Allerdings mögen Gedichte wie „DIE LIEBE“, „ZUR NACHTORDNUNG“, „ICH SCHREITE“, „AN DIE HALTLOSIGKEITEN“ oder „DAS NICHTS“ auch den Autor am Rand seiner selbst zeigen. In seiner Bemühung um ein neues, nur durch Dichtung gewährleistetes Sprechen findet eine experimentelle Anstrengung der modernen Poesie ihren Abschluss, die bei Celan mit der radikalen Abkehr von einer konventionellen, historisch belasteten Verwendung des Deutschen als Sprache der Täter zusammenfällt, schließlich auch mit der eigenen existenziellen Krise.

3
Die Gedichte Celans sind nicht alle gleichermaßen sprachlich radikal. Auch wenn sich viele nicht nur einem schnellen Verstehen verschließen, sind ihm doch auch immer wieder Verse gelungen, die von unmittelbarer Eindringlichkeit sind. Zu ihnen gehört in Atemwende

EIN DRÖHNEN: es ist
die Wahrheit selbst
unter die Menschen
getreten,
mitten ins
Metapherngestöber.

 

(Gesammelte Werke, Band II, S. 89)

Man muss den vermutlichen Anlass des Gedichts – den Frankfurter Auschwitzprozess – nicht kennen,44 um den Worten, selbst der kühnen Metapher vom „Metapherngestöber“, eine Bedeutung abgewinnen zu können: Das Aussprechen der Wahrheit als ein machtvoll-klärendes Geschehen. Nicht zuletzt in seiner Kürze bewahrt das Gedicht etwas von solcher Wucht. In seiner Lakonie zeugt es von einer Kraft der Konzision, die immer wieder sich dem Gedächtnis fast unauslöschlich einprägende Sätze wie „Der Tod ist ein Meister aus Deutschland“ und andere hervorgebracht hat. Solche Gedichte dürfen letztlich für die Frage nach dem Rang Celans wichtiger sein als die Suche nach Missglücktem und ästhetisch Zweifelhaftem, das es in seinem Werk auch gibt.45

4
Paul Celan war nie ein Autor für das große Publikum.
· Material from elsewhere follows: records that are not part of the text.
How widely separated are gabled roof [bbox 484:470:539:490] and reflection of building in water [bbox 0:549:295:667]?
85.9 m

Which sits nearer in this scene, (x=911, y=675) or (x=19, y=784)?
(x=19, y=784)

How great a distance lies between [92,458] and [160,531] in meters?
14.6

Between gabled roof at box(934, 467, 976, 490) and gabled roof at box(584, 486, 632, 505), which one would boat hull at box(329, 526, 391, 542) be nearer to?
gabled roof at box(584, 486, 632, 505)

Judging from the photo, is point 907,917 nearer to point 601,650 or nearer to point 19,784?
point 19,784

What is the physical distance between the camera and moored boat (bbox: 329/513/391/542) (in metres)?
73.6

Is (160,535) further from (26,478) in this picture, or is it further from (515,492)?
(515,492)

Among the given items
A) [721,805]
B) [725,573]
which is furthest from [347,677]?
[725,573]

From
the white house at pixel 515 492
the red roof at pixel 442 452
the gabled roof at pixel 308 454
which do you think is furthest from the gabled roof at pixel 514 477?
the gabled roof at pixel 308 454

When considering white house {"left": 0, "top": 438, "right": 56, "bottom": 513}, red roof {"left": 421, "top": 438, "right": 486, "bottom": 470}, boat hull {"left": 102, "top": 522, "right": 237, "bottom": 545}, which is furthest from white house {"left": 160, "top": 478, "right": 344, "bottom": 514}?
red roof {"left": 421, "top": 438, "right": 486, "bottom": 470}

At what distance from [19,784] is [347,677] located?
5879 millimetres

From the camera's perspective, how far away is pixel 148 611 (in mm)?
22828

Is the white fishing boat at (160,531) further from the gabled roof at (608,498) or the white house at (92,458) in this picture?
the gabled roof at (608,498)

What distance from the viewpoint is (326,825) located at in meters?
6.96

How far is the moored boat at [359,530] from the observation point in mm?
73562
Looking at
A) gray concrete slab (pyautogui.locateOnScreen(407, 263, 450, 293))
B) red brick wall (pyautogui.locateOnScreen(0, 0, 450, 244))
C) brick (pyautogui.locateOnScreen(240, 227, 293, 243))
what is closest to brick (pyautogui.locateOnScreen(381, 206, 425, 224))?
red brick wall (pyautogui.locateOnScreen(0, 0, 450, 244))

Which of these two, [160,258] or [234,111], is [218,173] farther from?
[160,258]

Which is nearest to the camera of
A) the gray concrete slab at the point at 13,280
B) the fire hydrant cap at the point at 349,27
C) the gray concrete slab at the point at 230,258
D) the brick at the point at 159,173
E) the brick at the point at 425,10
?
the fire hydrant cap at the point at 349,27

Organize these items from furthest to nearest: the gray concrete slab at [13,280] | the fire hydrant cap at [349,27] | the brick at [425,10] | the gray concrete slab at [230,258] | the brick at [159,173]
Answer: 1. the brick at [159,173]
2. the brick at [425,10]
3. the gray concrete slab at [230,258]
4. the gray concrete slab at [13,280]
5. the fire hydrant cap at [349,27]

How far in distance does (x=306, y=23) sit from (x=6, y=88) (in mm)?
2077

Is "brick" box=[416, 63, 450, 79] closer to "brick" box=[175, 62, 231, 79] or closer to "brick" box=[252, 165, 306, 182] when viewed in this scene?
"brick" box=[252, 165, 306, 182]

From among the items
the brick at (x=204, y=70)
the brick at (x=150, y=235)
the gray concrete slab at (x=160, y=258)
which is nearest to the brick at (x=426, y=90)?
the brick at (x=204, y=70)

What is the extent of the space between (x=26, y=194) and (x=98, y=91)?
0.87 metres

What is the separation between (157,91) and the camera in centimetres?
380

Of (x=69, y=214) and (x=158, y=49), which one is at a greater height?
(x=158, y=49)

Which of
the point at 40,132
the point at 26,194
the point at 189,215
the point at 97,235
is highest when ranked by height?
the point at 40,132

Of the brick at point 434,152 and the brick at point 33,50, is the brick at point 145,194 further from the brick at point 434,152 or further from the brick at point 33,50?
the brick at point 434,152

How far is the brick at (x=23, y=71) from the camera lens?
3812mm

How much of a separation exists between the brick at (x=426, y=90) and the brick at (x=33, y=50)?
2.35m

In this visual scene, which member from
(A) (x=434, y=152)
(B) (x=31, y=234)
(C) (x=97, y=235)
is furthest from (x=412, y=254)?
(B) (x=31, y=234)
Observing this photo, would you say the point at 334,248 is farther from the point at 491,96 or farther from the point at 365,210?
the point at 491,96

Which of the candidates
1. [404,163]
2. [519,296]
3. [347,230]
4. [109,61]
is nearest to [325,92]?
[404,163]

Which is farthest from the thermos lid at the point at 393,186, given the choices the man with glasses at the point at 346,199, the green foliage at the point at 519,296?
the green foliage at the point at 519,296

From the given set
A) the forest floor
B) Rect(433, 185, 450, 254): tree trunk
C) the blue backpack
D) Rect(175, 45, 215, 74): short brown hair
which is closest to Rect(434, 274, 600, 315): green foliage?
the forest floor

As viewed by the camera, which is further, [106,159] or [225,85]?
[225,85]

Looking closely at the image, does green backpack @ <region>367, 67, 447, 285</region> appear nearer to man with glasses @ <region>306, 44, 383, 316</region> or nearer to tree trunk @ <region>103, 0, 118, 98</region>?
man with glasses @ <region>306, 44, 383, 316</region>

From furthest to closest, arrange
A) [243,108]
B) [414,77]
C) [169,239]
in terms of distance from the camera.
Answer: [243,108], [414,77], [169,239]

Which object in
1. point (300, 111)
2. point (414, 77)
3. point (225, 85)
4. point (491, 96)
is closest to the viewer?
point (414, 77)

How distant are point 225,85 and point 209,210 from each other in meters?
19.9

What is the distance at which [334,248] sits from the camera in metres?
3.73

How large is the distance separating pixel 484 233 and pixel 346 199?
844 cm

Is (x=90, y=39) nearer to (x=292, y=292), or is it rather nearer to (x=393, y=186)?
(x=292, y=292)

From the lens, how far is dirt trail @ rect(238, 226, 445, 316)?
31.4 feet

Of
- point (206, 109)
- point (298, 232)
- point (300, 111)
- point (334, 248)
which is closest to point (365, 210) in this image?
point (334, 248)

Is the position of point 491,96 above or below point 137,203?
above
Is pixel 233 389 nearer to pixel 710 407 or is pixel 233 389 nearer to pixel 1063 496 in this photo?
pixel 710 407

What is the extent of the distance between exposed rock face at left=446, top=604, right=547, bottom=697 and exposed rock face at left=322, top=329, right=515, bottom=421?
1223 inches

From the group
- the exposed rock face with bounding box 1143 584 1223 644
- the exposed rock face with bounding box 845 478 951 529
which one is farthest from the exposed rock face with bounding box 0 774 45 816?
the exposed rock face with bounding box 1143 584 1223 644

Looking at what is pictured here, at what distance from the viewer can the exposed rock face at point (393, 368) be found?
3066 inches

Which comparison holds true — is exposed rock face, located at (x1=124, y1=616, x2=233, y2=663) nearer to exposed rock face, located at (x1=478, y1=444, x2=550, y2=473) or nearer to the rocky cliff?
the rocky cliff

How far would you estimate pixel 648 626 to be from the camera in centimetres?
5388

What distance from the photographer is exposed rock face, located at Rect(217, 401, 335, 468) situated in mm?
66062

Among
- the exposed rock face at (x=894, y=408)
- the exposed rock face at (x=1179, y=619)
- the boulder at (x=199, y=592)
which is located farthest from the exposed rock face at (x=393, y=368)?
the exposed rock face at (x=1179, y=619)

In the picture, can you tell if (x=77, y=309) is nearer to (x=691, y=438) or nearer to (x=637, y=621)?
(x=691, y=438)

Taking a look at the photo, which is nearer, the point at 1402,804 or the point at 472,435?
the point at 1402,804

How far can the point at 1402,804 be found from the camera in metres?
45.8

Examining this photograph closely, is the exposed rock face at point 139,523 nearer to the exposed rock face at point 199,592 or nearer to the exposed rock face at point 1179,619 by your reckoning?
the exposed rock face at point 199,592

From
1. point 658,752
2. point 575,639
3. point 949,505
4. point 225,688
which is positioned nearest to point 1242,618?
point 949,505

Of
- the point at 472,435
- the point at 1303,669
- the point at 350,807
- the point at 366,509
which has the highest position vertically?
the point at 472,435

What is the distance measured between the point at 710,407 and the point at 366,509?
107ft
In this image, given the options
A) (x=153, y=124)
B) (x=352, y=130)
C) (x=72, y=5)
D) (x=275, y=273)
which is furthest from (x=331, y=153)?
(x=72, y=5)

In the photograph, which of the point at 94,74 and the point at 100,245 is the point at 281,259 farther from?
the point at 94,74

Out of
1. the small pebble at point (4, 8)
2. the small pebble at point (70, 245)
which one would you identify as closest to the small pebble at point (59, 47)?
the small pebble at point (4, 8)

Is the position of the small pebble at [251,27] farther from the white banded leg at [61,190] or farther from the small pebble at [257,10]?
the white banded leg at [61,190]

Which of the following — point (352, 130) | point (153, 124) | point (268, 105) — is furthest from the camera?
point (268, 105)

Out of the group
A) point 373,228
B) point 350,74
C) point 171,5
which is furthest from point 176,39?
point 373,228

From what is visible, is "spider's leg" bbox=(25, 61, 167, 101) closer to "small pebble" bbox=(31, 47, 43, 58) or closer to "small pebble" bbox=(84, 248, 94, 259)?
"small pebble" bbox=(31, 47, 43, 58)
Nur eines seiner Gedichte ist weithin bekannt und berühmt geworden, die „Todesfuge“, dank der eindringlichen Bilder, die es für seinen Gegenstand gefunden hat. Keinem anderen Gedicht Celans war und ist solche Popularität vergönnt gewesen. Das gilt für die meisten anderen Lyriker der Moderne ähnlich; ihre Poesie war, je avancierter, umso mehr, meist nur von Interesse für eine Minderheit, nicht selten für eine sehr kleine.46 Die Schwierigkeiten, die moderne Poesie ihren Lesern bereitet, kennzeichnen auch die Lyrik Celans: das Misstrauen gegen jede sprachliche Konvention, das ständige Innovation verlangt; ein bis zur Erschöpfung des sprachlichen Materials gehendes Experimentieren; eine Radikalität des Sprachgebrauchs, die Verstehen erschwert. Celan ist zudem ein Autor, der aus einer eigenen, keineswegs nur jüdischen, heute weitgehend historisch gewordenen Bildungswelt heraus schreibt. Seine hermetische Lyrik zu verstehen, verlangt deshalb mehr Wissen, als die meisten Leser inzwischen haben und haben können. Sie zu erschließen, bedarf es der Philologie, die sich Celans Werk schon früh zugewandt hat. Der unmittelbare Zugang zu ihm scheint meist versperrt.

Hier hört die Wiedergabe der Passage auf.